2014年10月14日
ロベルト・ロッセリーニの『ドイツ零年』(47)は、『大人は判ってくれない』に大きな影響をあたえた子ども映画だが、この<イタリア・ネオレアリズモ>の傑作の主人公、エドムント少年同様、アントワーヌ/レオーも、しばしば街を歩き回り走り回る。
つまりアントワーヌ/レオーは、画面にさまざまな<動線>を描くのだが、先に少し触れたように、そうした彼の軽いフットワークも、『大人は判ってくれない』の<軽やかな哀しさ>という主調音にとって不可欠なものである。
『ドイツ零年』については、2014/3/25の本欄「『ネオレアリズモ』の古典、ロッセリーニの『ドイツ零年』が東京・渋谷で上映」を参照していただきたいが、そこでも引用したように、トリュフォーはこう言っている――「『新学期 操行ゼロ』のジャン・ヴィゴ[後述]をのぞけば、子どもの世界をセンチメンタルなやさしさや涙なしに描き得た映画作家はロッセリーニだけである。わたしの『大人は判ってくれない』はロッセリーニの『ドイツ零年』に負うところが大きい」、と。
<運動>という点で注目すべきは、とりわけ、アントワーヌが親友ルネといっしょに足早に歩き、小走りに走るパリの街路のシーンだ。
それらのシーンは映画に軽やかな<運動>を導入し、空間を移動するという行為が、アントワーヌにとって心地よく幸福なものであることを鮮やかに印象づける(説明ではなく、文字どおりアクションとして)。
ちなみに、アントワーヌが独り広場をさまよい、噴水に張った氷に手を触れるところは、明らかに『ドイツ零年』への目くばせだ。

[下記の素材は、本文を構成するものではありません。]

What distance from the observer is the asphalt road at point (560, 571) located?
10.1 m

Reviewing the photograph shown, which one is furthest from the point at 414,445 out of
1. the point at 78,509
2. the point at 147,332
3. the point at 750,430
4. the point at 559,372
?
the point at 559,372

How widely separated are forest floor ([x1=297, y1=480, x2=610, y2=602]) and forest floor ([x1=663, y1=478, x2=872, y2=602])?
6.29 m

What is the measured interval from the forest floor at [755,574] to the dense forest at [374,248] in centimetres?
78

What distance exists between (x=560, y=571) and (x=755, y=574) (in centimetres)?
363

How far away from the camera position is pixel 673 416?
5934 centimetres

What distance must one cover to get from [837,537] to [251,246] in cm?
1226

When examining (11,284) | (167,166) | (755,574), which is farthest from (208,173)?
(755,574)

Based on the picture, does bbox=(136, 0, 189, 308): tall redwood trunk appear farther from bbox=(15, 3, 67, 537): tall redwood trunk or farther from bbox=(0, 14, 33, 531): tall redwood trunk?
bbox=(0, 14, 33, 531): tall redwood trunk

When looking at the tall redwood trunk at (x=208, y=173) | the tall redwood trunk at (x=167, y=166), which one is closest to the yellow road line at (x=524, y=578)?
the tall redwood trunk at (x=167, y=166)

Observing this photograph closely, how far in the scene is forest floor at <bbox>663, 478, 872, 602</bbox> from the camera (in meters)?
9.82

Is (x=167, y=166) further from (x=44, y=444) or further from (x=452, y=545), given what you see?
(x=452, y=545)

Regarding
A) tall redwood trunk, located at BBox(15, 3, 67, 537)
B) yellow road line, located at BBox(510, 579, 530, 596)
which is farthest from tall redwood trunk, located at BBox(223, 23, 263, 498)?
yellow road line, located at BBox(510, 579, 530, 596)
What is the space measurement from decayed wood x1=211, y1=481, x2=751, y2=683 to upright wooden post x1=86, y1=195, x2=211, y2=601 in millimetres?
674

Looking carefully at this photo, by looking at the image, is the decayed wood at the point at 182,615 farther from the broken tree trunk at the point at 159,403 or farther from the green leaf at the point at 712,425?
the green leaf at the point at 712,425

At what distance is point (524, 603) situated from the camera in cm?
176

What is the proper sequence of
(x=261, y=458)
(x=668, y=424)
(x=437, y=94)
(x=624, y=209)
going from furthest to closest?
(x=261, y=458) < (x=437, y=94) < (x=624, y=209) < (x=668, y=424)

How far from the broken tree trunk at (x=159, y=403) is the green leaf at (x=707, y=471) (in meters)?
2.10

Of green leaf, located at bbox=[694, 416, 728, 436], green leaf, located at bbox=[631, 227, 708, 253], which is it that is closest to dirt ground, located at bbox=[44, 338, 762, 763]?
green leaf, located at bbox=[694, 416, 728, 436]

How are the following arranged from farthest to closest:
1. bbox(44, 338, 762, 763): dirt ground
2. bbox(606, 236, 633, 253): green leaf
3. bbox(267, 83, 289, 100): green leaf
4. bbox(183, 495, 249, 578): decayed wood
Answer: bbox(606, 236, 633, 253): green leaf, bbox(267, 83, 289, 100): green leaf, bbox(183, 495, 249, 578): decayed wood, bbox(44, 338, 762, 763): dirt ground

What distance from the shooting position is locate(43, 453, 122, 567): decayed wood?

そしてまた、それらの鮮烈なパリの街頭撮影/ロケーションが――ゴダールの『勝手にしやがれ』やシャブロルの『いとこ同志』(59)のそれのように――、NVの“署名”のひとつであることは言うまでもない(『大人は判ってくれない』のコントラストを利かせたモノクロの超絶撮影は、報道カメラマン出身の名手アンリ・ドカによる)。
いいかえれば、NVの監督たちの最大のねらいの一つは、セットではない現実のパリをカメラで記録することだった(もっとも前記シャブロルの『いとこ同志』は、かなりの部分がセットで撮られたが)。
さて、繰り返すが、アントワーヌにとってパリの街を軽やかに移動することは、かりそめの解放感をもたらす心地よい行為である(ラストでの少年鑑別所から脱走し、海に向かいゆるやかに走ることと同様に)。当然ながら、アントワーヌにとってパリの街や海岸沿いの野原は、束の間の自由をあたえてくれる幸福な空間だ。
したがってそれらの空間は、彼から<運動>を奪う閉鎖的で居心地の悪いアパルトマン・学校の教室・鑑別所とは対照的な場所だといえる(アントワーヌにとって、閉ざされてはいるが例外的に幸福なスペースは、もちろん映画館だ。ただしトリュフォー自身は、学校をさぼって映画館に入るたびに罪の意識を感じていた、と語っている<『トリュフォーによるトリュフォー』、ドミニク・ラブールダン編・山田宏一・訳、リブロポート、1994>。